A series of agreements signed by Brazilian President Luiz Inacio Lula da Silva and France’s Emmanuel Macron allowed police in Brazil and French Guiana to access samples from each other’s databases to increase cooperation between investigators. In August, Freire met with Colombian Defense Minister Pedro Sánchez to discuss implementing the program there.
In Colombia, criminal groups often launder drug trafficking money through illegal mining operations. Officials across the region fear the practice could expand to other countries, making investigations harder.
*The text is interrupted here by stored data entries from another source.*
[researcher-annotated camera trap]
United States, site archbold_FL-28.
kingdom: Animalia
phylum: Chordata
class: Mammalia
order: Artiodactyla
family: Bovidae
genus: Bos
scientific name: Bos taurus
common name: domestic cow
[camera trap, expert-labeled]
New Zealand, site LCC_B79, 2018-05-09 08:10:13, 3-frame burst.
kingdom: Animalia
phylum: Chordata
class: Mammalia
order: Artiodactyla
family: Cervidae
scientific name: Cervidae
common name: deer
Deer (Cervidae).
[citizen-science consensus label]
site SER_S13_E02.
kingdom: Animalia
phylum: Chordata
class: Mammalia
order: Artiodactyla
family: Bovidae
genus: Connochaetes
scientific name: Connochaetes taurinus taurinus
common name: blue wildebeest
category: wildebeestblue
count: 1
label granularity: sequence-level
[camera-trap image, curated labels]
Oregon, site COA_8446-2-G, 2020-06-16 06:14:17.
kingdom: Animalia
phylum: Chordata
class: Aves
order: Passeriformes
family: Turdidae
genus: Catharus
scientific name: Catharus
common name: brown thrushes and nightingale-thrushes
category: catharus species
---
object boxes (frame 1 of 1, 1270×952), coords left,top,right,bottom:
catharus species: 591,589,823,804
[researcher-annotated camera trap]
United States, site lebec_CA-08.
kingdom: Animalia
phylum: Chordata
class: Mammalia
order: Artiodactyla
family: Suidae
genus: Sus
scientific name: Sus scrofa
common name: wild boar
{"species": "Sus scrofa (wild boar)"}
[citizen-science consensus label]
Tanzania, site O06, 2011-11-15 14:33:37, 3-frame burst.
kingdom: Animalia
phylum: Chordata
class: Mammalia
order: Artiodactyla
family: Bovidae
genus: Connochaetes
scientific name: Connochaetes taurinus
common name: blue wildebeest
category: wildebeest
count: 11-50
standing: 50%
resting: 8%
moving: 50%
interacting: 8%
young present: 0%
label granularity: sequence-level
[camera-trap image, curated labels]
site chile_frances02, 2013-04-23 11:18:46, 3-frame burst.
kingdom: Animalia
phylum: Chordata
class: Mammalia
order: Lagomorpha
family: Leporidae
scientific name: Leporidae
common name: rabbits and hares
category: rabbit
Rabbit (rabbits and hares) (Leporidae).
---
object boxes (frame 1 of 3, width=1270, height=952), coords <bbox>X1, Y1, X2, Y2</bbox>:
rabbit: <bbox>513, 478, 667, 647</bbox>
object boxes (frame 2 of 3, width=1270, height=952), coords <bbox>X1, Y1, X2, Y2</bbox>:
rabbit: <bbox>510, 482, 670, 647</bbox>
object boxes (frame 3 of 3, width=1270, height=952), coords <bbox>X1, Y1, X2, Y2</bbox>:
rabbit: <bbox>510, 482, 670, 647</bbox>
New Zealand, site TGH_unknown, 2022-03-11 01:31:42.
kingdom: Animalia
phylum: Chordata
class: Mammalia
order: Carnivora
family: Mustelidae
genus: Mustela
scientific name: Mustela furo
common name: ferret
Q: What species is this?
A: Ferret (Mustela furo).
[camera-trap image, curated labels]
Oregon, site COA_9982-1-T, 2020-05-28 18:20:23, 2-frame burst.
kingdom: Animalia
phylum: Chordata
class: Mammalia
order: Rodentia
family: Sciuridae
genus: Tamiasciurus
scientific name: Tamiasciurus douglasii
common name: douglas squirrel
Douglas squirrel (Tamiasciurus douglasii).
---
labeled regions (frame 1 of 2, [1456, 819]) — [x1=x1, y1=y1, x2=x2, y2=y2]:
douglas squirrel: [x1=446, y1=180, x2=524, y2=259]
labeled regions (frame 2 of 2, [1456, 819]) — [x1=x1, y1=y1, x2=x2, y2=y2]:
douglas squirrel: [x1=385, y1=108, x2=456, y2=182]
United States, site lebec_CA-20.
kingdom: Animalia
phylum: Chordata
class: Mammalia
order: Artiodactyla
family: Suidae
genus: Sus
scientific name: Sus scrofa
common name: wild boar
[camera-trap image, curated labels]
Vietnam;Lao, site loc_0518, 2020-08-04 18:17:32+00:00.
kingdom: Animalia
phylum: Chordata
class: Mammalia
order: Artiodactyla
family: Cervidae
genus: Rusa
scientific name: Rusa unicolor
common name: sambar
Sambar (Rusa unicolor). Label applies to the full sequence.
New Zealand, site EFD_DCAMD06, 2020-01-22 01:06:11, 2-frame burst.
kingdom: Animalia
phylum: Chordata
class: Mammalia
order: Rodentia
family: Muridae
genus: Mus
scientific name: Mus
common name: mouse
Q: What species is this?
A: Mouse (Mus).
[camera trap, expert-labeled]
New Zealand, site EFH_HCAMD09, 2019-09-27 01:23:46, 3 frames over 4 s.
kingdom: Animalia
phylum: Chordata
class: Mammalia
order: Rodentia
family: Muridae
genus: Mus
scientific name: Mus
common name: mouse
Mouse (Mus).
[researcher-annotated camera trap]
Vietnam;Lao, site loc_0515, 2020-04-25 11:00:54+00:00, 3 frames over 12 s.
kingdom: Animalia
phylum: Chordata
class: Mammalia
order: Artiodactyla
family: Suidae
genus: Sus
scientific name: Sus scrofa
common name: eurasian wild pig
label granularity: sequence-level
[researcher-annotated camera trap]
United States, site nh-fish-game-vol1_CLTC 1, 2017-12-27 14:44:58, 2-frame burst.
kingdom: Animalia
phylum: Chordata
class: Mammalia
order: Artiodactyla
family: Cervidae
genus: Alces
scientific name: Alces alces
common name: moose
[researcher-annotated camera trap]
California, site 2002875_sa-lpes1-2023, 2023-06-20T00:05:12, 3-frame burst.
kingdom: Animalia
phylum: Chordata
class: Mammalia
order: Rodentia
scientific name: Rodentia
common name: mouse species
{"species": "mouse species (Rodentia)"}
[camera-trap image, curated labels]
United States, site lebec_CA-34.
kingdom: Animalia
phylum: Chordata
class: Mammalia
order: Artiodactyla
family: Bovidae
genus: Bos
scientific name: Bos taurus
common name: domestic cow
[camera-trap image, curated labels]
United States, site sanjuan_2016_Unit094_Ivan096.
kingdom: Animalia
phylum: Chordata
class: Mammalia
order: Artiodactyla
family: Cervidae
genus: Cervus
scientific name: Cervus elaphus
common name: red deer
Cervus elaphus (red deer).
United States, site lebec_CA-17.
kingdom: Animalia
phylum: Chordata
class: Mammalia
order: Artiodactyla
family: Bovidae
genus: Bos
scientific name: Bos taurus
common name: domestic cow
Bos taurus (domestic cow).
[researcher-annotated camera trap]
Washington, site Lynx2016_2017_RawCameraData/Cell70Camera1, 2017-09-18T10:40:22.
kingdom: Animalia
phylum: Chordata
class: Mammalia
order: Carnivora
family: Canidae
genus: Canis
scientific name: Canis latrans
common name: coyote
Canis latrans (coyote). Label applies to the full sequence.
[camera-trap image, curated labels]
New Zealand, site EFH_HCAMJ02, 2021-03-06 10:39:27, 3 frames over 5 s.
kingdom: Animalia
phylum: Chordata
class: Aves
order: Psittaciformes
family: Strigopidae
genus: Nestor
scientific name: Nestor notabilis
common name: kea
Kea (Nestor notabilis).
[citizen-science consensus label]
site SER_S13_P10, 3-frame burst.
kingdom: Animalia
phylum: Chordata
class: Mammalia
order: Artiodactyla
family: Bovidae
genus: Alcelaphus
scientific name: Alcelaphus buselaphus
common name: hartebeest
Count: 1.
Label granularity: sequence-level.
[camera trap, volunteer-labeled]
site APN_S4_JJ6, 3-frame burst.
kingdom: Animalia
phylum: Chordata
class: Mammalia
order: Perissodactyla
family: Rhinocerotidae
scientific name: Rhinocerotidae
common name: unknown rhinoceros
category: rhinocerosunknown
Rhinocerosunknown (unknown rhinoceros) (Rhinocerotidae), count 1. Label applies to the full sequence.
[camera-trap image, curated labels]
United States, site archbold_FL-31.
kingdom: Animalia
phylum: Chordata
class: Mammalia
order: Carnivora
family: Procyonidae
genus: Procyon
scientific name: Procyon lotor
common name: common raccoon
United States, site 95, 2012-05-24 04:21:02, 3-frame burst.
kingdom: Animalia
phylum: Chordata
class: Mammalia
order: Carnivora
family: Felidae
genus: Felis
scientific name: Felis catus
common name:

In recent years, Colombian authorities have increasingly found Brazilians working in illegal gold mines near the border, according to Colombia’s National Police and Defense Ministry.
Two Colombian Defense Ministry officials told Reuters, on condition of anonymity, that the country is interested in cooperating with Brazil and modeling its initiative to develop its own project to analyze “gold DNA.”
The Brazilian Federal Police’s work in tracing also spurred Interpol to develop the Gaia Project, backed by the German government, to train police agencies worldwide to use the Brazilian method of cataloguing gold.
Interpol Secretary-General Valdecy Urquiza, a Brazilian Federal Police officer, said he supports initiatives to map gold-producing regions as a strategy for successful investigations against illegal mining.
CRACKDOWN FORCES GOLD SMUGGLERS TO SHIFT TACTICS
The sharp increase in investigations and raids into illegal gold miners under the Lula administration pushed criminal groups to turn to international routes, exporting gold to neighboring countries for processing and sale, one source at Brazil’s Federal Police told Reuters.
A series of state-led enforcement measures, including a Supreme Court ruling that forced smelters to verify the origin of gold, have also made it harder for illegally mined gold to enter the market.
“We used to see gold coming from Venezuela into Brazil — now it’s the opposite, gold is leaving Brazil,” said Erich Moreira Lima, who heads Brazil’s gold-tracking program.
Investigators say this shift is already evident in data. Last year, there was a sharp drop in gold trade, with Federal Police seizures falling to 80 kg from a record 308 kg in 2023.
But between January and August this year, police have already seized 253 kg of gold – half of which was headed to smelters in Venezuela, investigators believe. Now, federal police officers are working to analyze the “DNA” of the seized gold to figure out where it came from.
As environmental criminals increasingly operate across borders, governments in the region are working to create other tools for cooperation.
This month, Lula joined Colombian President Gustavo Petro and other authorities to inaugurate the Amazon International Police Cooperation Center in Manaus, in the heart of the Brazilian Amazon. The center, first announced in 2023, is designed to facilitate information-sharing across Amazonian countries, with a focus on environmental offenses.